If for McLuhan “there are no passengers on spaceship Earth, we are all crew”, we are not equally exposed to the turbulences shaking our planet, and the very idea of crisis can become the pretext for an authoritarian reinforcing of these inequalities. This conference will also be the occasion of interrogating how ecocriticism meets decolonial theory (Ferdinand 2019), and how the perspectives of animal and plant studies are connected to the minority positions that have been structuring literary studies since the 1980s (feminist and gender studies, queer theory, African-American studies, disability studies).
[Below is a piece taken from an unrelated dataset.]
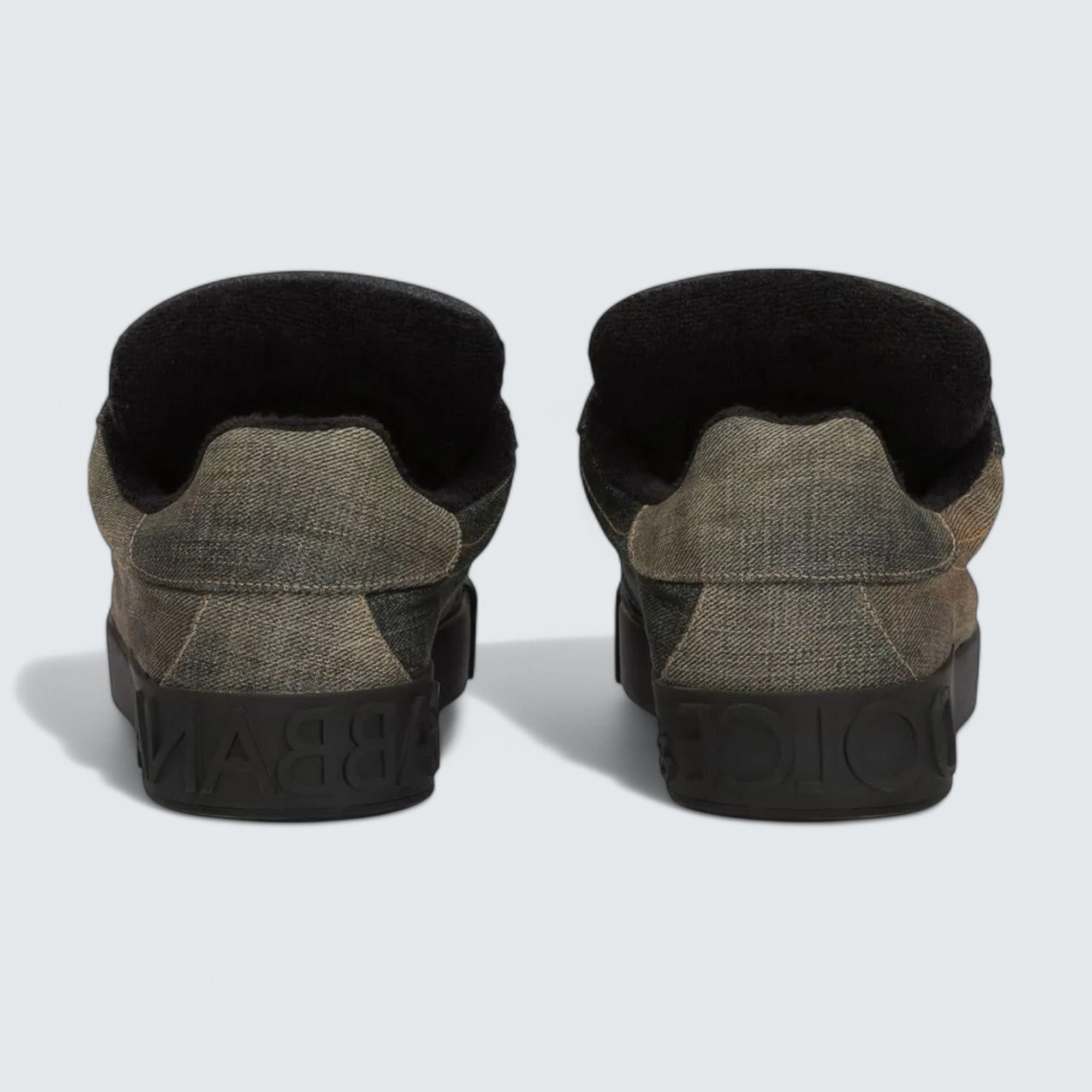 D&G Denim Lace-Up Sneakers 'Faded Black'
Can we talk, with Dipesh Chakrabarty (2019), of the planetary as an “emergent regime of historicity” demanding that we reevaluate national histories (the scale at which we still mostly observe literature)? Finally, the conference will also allow us to explore how different literary genres grapple with the double crisis of climate and imagination: is poetry, which since Mallarmé (1897) has been suffering a a perpetual “crise de vers” better suited to formulate the unthinkable? What then of the theater, which thinks itself as the genre of crisis per se (Artaud, in The Theater and the Plague, 1938: ” Theater, just like the plague, is a crisis which can only be resolved by death or a cure”)? Through these explorations, we hope to better grasp the positioning of contemporary criticism in the face of global catastrophe.

Presentations may be in French or English and touch upon:

Climate change & the crisis of imagination
Representing climate change
Data visualizing & big data in literature and the arts
New genres in the era of climate change (post-pastoral, cli-fi, Anthropocene noir, etc.)
Close reading & distant reading
Ecocriticism & post/decolonial studies
The global or the planetary
Crisis capitalism
New discourses of futurity
Literature & environmental justice
Literary activism, ecopoethics
Nonhuman diplomacy
Geography/cartography in literature
The “studies” in the face of climate change
Critical reevaluations of notions such as:
– crisis
– precariousness and resilience
– the Anthropocene
– posthumanism
– Gaia / Pachamama
– terraforming & geoengineering

250-500 words proposals accompanied by a short bio. should be sent to:

pierre-louis.patoine@sorbonne-nouvelle.fr
sarah.montin@sorbonne-nouvelle.fr
isabelle.alfandary@sorbonne-nouvelle.fr

Submission deadline is April 1st, 2021.

Proposals will be subjected to blind peer-review by the scientific committee. Authors will be informed of the results of their submission before April 20th 2021.

Organizers

Isabelle Alfandary, Sarah Montin & Pierre-Louis Patoine

This conference is an initiative of the Sorbonne Nouvelle University (EA 4398 PRISMES – Groupe 19-21 Modernités critiques).